- Location of Ste. Genevieve County, Missouri
- Coordinates: 37°56′59″N 90°01′15″W﻿ / ﻿37.94972°N 90.02083°W
- Country: United States
- State: Missouri
- County: Ste. Genevieve
- Township: Ste. Genevieve
- Elevation: 436 ft (133 m)
- Time zone: UTC-6 (Central (CST))
- • Summer (DST): UTC-5 (CDT)
- ZIP code: 63670
- Area code: 573
- FIPS code: 29-51705
- GNIS feature ID: 741096

= New Bourbon, Missouri =

New Bourbon (French: Nouvelle Bourbon) is an abandoned village located in Ste. Genevieve Township in Ste. Genevieve County, Missouri, United States. New Bourbon is located approximately two and one-half miles south of Ste. Genevieve.

==Etymology==

New Bourbon, originally called Nouvelle Bourbon, was named in honor of the sovereign of Spain, Charles IV (1788-1819), of the Spanish branch of the House of Bourbon, and would memorialize the executed Bourbon king of France, Louis XVI.

== History ==

The village of Nouvelle Bourbon was established in 1793 by order of Baron Carondelet, Governor of the colony of Upper Louisiana "to put the new settlement under the special protection of the august sovereign who governs Spain, and also that the descendants of the new colonists may imitate the fidelity and firmness of their of their fathers toward their king." The sovereign who reigned over Spain, and thus Upper Louisiana, in 1793 was Charles IV, House of Bourbon.
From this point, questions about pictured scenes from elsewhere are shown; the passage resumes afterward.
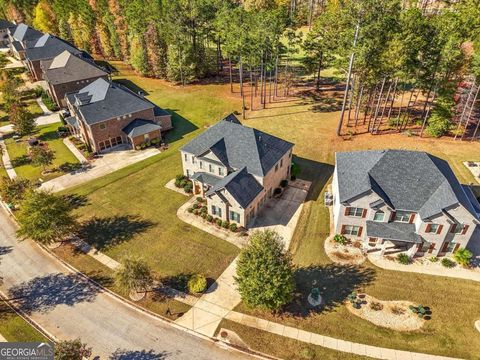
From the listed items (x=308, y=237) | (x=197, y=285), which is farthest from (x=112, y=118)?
(x=308, y=237)

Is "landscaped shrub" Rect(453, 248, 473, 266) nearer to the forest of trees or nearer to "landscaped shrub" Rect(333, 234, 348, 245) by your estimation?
"landscaped shrub" Rect(333, 234, 348, 245)

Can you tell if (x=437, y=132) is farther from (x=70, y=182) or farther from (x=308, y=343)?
(x=70, y=182)

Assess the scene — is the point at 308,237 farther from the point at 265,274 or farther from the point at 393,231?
the point at 265,274

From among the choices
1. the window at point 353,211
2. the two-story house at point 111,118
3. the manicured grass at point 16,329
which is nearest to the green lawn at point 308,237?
the window at point 353,211

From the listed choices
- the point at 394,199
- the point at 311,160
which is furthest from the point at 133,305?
the point at 311,160

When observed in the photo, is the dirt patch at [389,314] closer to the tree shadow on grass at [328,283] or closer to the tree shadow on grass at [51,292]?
the tree shadow on grass at [328,283]

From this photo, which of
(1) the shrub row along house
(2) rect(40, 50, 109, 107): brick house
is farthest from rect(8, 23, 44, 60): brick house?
(1) the shrub row along house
The purpose of the settlement was to establish a number of French royalist families who had settled at Gallipolis in southeastern Ohio, but had become dissatisfied there. Pierre de Hault de Lassus de Luzière (grandfather of Ceran St. Vrain), belonging to a rich landed aristocracy in Hainault in Flanders, was appointed the first civil and military commandant when he arrived there in August, 1793. The village was originally known as the "Village des Petites Cotes" (French: village of little hills or slopes), because of the bluffs rolled back from the river rather than rising abruptly from it. Later the English form of Nouvelle Bourbon, New Bourbon, was used.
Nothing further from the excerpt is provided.